(MB) After a slight dip in the dollar index, base metals prices on the London Metal Exchange were up across the board during morning trading on Tuesday July 17, despite US-Sino trade tensions continuing to weigh on market sentiment. The slight downtick in the US currency comes ahead of a congressional testimony on the US economy and monetary policy by Federal Reserve chairman Jerome Powell, due to be delivered this afternoon. Leading the broad uptrend as a result, zinc prices climbed more than 2% during the morning session, after closing at their lowest level in over a year on Monday. “We regard the [zinc] price slide, which was presumably exacerbated by the withdrawal of speculative financial investors, as excessive. It is true that two new zinc mines went into operation in recent months and that production is being ramped-up there, meaning that more supply is available,” Commerzbank Research said in a morning note.

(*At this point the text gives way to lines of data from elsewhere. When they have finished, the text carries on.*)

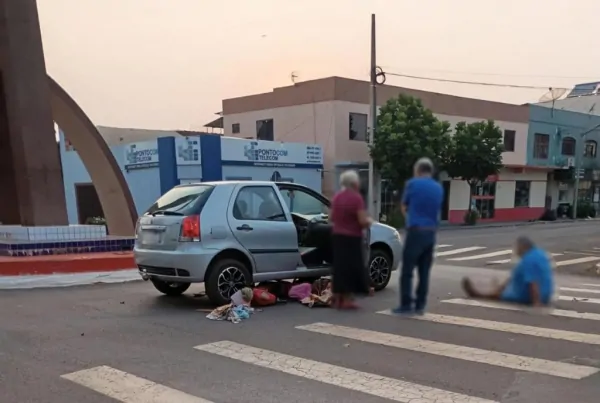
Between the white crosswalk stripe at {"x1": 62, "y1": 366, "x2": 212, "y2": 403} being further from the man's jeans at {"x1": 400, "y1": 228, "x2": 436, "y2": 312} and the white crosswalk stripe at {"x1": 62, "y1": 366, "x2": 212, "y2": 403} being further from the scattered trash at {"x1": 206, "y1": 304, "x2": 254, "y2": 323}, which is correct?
the man's jeans at {"x1": 400, "y1": 228, "x2": 436, "y2": 312}

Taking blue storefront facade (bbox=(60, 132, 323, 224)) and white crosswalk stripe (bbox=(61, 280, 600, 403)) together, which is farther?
blue storefront facade (bbox=(60, 132, 323, 224))

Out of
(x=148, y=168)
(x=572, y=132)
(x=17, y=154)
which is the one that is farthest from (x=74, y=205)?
(x=572, y=132)

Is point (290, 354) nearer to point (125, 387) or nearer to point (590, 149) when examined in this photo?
point (125, 387)

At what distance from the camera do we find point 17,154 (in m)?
16.3

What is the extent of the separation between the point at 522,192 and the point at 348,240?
2034mm

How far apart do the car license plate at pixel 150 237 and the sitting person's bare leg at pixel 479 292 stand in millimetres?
7375

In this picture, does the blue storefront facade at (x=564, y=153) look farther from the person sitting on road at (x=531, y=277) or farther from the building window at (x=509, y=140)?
the person sitting on road at (x=531, y=277)

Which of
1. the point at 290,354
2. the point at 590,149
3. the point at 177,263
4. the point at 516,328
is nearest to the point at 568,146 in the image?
the point at 590,149

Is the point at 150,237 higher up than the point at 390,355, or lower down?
higher up

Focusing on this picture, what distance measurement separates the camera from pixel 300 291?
12344 mm

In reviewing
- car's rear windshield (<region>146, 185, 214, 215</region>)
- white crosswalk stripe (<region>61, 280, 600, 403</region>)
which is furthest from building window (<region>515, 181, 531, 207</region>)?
car's rear windshield (<region>146, 185, 214, 215</region>)

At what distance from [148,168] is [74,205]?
61.0 feet

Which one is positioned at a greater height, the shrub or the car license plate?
the shrub

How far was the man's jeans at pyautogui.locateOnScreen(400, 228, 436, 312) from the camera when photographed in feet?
5.72
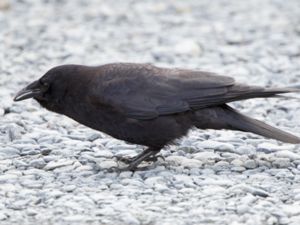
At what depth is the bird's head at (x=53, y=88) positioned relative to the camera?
25.4 ft

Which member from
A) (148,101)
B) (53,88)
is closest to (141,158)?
(148,101)

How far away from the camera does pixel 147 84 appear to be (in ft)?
25.1

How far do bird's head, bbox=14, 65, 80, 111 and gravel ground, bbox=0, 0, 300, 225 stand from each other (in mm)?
509

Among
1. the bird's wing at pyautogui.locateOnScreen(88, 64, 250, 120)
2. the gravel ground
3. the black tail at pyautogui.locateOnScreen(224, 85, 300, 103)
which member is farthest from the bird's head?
the black tail at pyautogui.locateOnScreen(224, 85, 300, 103)

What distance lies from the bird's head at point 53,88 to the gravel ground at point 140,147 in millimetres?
509

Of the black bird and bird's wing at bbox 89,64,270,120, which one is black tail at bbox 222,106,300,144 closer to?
the black bird

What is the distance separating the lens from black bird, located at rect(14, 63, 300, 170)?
7.52 metres

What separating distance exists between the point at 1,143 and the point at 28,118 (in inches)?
38.0

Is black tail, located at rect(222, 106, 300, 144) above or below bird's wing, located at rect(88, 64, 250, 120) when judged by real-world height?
below

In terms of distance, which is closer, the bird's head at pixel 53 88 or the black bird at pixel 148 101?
the black bird at pixel 148 101

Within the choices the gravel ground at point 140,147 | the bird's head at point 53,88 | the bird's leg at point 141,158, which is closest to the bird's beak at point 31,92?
the bird's head at point 53,88

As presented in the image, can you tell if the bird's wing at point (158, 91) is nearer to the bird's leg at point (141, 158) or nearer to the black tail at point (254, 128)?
the black tail at point (254, 128)

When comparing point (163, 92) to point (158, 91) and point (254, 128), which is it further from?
point (254, 128)

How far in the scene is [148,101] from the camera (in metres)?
7.61
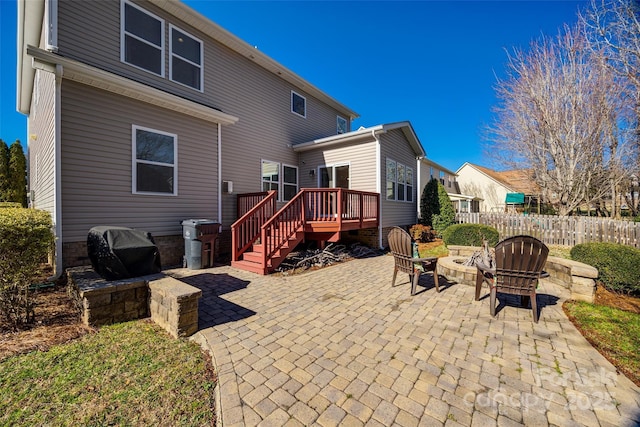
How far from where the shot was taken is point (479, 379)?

“While last year‘s supply deficit of 460,000 tons is set to decline to around 260,000 tons this year, it nonetheless remains sizeable. And even though the Chinese authorities are expected to order production cuts in the steel industry again, we do not believe they will be sufficient to pull the global zinc market out of the deficit,” it added.  Marginal upticks in nickel, tin and lead prices followed a 1% climb in aluminium’s three-month price, while copper prices ticked 0.7% higher on continued supply-side concerns.  Elsewhere, a potential economic slowdown in China after second-quarter gross domestic product growth came in lower than that recorded in the first three months of the year, has weighed on prices, while trade tensions and tariff threats continue to keep investors cautious.